Die Migrationsbewegungen nach Aden hatten weit reichende Folgen für den Norden: Sie trugen dazu bei, dass die Bewohner des unteren Jemens und der Tihama das 20. Jahrhundert lange vor den anderen Bewohnern des Nordjemens entdeckten. Dies wiederum hatte dann Auswirkungen in den 60er Jahren, als nach dem Sturz des zaiditischen Imamats Tausende junger Männer in die Armee der Jementischen Arabischen Republik eintraten. Viele andere ehemalige Emigranten nach Aden und nach Ostafrika schlossen sich in den 50er und 60er Jahren der von Ahmad Muhammad an-Nu'man gegründeten Oppositionsbewegung an. Auch letzterer stammte aus einer in der Hujjariyya einflussreichen Familie, und seine Anhänger - vielfach erfolgreiche Händler - machten sich progressive bürgerliche Ansichten zu eigen und gründeten später in nordjemenitischen Städten Schulen, Kindergärten und Kinos. Die meisten von ihnen unterstützten die Freien Offiziere, die am 26. September 1962 die Herrschaft des Imams beendeten.

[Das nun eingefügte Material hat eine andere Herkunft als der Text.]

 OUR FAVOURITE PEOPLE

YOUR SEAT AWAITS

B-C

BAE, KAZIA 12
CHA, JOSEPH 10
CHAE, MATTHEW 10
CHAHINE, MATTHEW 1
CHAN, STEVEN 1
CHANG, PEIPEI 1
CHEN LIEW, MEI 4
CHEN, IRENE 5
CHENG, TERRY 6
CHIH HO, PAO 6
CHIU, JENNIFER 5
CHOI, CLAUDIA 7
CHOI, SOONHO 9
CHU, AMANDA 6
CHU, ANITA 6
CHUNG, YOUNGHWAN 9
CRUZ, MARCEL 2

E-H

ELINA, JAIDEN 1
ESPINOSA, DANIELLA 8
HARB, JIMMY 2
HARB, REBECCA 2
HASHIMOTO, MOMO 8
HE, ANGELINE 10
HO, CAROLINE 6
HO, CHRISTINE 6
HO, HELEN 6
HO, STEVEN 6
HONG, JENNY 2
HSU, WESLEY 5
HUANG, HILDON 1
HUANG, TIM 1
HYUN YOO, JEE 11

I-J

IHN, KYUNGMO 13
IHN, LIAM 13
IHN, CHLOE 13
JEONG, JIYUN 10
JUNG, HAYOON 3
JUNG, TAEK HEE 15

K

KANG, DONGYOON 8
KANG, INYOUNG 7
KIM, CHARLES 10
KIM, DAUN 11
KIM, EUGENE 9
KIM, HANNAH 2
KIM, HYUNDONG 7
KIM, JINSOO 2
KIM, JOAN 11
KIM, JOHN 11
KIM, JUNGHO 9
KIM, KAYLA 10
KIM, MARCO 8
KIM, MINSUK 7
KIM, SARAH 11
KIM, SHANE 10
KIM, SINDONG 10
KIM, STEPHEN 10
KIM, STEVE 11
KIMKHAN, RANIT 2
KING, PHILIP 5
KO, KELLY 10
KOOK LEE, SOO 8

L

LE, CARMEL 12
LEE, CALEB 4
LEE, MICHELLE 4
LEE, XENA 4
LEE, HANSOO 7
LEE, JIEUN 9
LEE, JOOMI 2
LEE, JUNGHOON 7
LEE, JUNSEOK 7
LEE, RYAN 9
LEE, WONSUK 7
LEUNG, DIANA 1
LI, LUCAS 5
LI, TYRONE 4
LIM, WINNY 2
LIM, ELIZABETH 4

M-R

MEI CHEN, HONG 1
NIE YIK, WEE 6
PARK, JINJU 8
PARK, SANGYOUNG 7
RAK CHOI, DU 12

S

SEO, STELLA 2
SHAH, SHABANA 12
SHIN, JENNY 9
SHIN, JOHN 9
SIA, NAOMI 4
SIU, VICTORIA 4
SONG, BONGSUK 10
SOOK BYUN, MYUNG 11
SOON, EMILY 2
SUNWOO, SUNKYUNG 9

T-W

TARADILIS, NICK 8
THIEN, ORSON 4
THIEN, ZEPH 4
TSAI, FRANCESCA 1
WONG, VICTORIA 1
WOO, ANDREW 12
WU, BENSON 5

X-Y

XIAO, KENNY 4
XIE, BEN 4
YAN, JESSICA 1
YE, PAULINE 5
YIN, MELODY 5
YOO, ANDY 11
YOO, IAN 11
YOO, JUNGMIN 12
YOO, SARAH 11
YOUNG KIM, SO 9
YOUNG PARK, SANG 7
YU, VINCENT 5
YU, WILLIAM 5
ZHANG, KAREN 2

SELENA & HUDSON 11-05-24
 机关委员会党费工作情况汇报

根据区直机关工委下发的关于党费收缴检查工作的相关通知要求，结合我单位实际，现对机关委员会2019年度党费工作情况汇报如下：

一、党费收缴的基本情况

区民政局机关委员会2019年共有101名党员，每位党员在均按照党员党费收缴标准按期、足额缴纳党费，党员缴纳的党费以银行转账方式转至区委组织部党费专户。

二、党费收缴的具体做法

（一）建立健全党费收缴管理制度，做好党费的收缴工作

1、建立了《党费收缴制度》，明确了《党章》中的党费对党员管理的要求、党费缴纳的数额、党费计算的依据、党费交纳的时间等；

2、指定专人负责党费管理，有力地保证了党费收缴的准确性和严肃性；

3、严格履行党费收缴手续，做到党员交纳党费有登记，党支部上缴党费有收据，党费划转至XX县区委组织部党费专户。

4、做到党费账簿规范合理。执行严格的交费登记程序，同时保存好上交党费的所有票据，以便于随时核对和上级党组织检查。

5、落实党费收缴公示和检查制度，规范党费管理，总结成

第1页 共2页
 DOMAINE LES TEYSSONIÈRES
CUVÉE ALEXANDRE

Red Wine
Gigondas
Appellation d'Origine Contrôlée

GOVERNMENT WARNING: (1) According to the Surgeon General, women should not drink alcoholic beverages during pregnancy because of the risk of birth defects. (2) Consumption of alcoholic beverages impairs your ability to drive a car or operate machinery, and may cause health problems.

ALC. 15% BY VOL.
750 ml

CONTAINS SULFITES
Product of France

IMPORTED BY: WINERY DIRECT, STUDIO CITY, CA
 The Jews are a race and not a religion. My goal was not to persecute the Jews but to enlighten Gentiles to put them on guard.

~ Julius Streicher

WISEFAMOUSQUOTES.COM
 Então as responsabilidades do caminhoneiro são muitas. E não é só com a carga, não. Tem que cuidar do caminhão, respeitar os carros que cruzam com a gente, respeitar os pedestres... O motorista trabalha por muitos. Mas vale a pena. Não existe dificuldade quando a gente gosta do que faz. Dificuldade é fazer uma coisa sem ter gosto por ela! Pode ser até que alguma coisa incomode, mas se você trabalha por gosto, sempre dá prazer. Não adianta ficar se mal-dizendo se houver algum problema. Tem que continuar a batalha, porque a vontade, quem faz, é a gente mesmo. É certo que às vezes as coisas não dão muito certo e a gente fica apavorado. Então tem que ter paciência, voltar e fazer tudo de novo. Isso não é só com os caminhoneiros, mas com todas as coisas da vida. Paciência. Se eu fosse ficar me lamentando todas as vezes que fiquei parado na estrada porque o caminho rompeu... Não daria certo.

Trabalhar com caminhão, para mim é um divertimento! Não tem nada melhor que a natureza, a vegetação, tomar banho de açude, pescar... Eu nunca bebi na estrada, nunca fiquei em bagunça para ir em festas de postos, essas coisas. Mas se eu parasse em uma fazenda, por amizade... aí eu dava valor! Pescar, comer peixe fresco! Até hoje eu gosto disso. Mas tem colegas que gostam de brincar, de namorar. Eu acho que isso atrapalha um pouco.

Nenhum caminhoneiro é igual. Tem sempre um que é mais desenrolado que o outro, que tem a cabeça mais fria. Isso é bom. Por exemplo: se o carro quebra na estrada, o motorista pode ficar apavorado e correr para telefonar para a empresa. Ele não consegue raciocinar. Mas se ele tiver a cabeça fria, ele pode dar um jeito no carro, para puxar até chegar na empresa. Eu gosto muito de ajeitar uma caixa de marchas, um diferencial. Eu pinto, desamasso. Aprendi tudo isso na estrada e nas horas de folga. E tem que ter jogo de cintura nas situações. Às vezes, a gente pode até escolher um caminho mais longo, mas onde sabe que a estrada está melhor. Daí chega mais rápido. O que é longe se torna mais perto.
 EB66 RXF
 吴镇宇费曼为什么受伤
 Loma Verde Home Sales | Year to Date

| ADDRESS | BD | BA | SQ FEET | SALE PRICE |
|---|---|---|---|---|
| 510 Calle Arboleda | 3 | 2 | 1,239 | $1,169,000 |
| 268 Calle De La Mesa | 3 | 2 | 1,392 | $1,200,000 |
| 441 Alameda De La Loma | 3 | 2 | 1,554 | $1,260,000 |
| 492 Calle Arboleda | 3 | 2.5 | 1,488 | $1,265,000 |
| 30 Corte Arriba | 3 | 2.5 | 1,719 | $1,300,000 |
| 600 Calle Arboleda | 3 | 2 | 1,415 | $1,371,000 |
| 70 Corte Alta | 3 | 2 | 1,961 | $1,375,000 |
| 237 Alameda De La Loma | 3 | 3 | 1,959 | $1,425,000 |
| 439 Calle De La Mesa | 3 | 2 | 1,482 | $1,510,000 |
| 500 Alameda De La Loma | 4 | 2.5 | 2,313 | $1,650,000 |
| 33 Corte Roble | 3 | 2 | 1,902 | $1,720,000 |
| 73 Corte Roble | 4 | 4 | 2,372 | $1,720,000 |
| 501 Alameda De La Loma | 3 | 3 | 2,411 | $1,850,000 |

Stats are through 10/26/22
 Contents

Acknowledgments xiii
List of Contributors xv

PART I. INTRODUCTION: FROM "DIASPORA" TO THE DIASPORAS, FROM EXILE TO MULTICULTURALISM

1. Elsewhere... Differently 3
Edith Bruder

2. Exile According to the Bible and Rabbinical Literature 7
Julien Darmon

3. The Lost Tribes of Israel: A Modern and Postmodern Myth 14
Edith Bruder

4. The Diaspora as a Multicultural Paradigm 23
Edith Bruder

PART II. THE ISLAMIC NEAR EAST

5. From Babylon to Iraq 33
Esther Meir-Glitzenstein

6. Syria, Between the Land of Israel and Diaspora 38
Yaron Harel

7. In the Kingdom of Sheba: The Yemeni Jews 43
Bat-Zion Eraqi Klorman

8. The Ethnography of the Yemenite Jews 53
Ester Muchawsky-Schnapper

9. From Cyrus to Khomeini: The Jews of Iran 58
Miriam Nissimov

Daraufhin wurde die erste arabische Republik auf der Arabischen Halbinsel errichtet - durch ein Bündnis aus Händlern, Intellektuellen und Politikern des unteren, schafiitischen Jemens und national gesinnten zaiditischen Offizieren aus dem oberen Jemen. Diesem Bündnis von zwei relativ modernistischen Gruppen, auf dem die Jemenitische Arabische Republik (JAR) von 1962 bis 1990 im Wesentlichen beruhen sollte, schlossen sich im Verlaufe der Revolution einige Sheikhs der Stammesföderationen der Hashid und Bakil an. Zu ihnen gehörten Sheikh Abdallah Bin Husain al-Ahmar, Oberhaupt der Hashid, und Sheikh Sinan Abu Lahum, einer der bedeutendsten Sheikhs der Bakil nach der Revolution.


Schafiiten und Zaiditen

Im Zuge der Entstehung des Staates von Imam Yahya (1917-1948) bildete sich die Armee des nordjemenitischen Staates auf konfessioneller und regionaler Grundlage heraus: Sie war im Grunde die Armee des zaiditischen Nordens, die Armee des haschemitischen Imams, die mit großer Härte die Stammes- und Volksaufstände im Süden und Osten unterdrückte. Wie seine Vorgänger stützte sich Imam Yahya auch auf die härtesten Kämpfer von Hashid und Bakil, deren Stammesgebiete sich im Norden und Osten von Sanaa befinden, als er in den ersten fünfzehn Jahren seiner Regentschaft seine Macht in den sich ihm widersetzenden Gebieten - vor allem in den schafiitischen Regionen im Süden und Osten - durchzusetzen versuchte.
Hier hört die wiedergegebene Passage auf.